Coronavirus: quali conseguenze economiche?
Analogamente, le conseguenze negative per l’intera economia mondiale sarebbero nell’ordine del 2% nel primo trimestre, seguite da un rimbalzo dell’1,5% nel trimestre successivo e da un altro più modesto nel quarto. A livello globale, i danni del coronavirus non supererebbero lo 0,1-0,2%, limando appena una crescita stimata al 3,25% nel 2020 dal 3,1% del 2019. Le conseguenze per l’America sarebbero pressoché nulle e per qualche decimale peserebbero invece sull’Eurozona. Perché dunque dovrebbe angosciarsi Wall Street? L’analisi di Goldman considera i danni interni alla Cina, le conseguenze negative derivanti dai ridotti viaggi dei turisti cinesi e le minori esportazioni verso il Paese. La pretesa razionalità dello studio s’infrange quando ci accorgiamo che le ripercussioni derivanti dall’interruzione della catena del valore (e ancora non sappiamo per quanto tempo) non vengono minimamente considerate: proprio mentre un crescente numero di aziende occidentali (da Bp a Walt Disney, da Carlsberg ad Apple) hanno già annunciato un crollo dei ricavi e rivisti al ribasso i risultati dei prossimi mesi. È pur vero che i segnali che provengono dai sondaggi (Markit e Ism) sono incoraggianti, sia per il settore manifatturiero sia per i servizi, ed è certo che i risultati societari delle imprese americane (come sempre accade) si stanno rivelando migliori del previsto nel quarto trimestre 2019, cosicché la crescita degli utili per azione sarebbe dell’1,6% (contro l’1,1% stimato un mese fa): ma è anche vero che le previsioni per l’anno in corso si sono ridotte dal 13% di un anno fa e dal 9,7% di gennaio a un più modesto 8,6%. E la revisione al ribasso delle stime è destinata a proseguire: tanto più a causa dell’interruzione nella catena del valore, più sensibile tra le aziende tecnologiche.
Non sfidate le banche centrali
“Non sfidate le banche centrali” è il paradossale consiglio di Unigestion, perché politiche monetarie sempre più espansive riducono il premio per il rischio: dunque continuate a comprare azioni è l’invito, anche se sono care.

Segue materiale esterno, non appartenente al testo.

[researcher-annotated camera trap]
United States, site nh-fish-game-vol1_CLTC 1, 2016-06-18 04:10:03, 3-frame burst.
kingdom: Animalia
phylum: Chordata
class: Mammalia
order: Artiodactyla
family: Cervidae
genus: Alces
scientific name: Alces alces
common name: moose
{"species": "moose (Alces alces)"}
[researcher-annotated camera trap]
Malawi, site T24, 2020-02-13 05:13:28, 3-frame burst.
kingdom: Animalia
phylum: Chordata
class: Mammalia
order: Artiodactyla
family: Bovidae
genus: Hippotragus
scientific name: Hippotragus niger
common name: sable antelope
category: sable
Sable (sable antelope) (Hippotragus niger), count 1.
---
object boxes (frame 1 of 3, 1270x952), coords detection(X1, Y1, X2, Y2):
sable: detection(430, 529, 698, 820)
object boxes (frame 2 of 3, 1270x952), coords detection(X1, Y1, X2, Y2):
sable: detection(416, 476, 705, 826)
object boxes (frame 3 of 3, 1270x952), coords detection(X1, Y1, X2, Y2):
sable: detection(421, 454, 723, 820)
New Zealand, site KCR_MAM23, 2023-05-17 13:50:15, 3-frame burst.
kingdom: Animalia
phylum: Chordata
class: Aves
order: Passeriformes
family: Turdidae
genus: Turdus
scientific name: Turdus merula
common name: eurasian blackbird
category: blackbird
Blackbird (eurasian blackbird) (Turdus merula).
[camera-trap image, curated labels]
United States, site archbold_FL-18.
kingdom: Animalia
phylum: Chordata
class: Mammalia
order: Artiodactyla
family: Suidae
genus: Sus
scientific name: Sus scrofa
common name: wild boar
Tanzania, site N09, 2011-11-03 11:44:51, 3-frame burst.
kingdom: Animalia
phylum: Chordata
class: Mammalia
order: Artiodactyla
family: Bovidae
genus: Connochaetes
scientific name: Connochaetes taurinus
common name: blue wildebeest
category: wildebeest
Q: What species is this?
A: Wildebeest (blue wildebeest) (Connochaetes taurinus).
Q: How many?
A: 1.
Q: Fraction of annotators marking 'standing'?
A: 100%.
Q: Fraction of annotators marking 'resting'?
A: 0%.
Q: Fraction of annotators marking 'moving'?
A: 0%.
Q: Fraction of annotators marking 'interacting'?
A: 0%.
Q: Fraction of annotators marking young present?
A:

E chi le sfida le banche centrali? Gli investitori fanno conto proprio su di loro, sulla Fed in particolare, e la psicologia che fa lievitare i mercati poggia sulla convinzione che il miglior vaccino a tutti i mali possibili sia quello prodotto da Jerome Powell: perché, mentre ci s’immagina nessun danno dal coronavirus, anzi una crescita dell’economia superiore a quella dello scorso anno, gli operatori stimano pure (all’80%) un taglio dei tassi Fed entro dicembre, se non addirittura due (al 42%). E la citata analisi di Goldman, benché le sue precedenti previsioni in materia di politica monetaria non siano davvero entusiasmanti (prevedeva due rialzi dei tassi nel 2019 in luogo dei tre ribassi avvenuti), ha quantomeno il pregio di non stimare alcuna riduzione del tasso. La grande fiducia nelle virtù taumaturgiche della Fed si sposa con una lettura semplicistica della storia: se nelle precedenti epidemie (vedi la Sars) le Borse avevano recuperato in poche settimane i ribassi accumulati, tanto vale, in questo caso, annullarli in pochi giorni. Sotto l’aspetto psicologico, il ragionamento ha senso. Ma sorge spontanea un’altra domanda: perché mai, con Wall Street a nuovi record, l’indice delle materie prime segna un ribasso del 7,5% e non dà segno di ripresa dopo il minimo del 3 febbraio?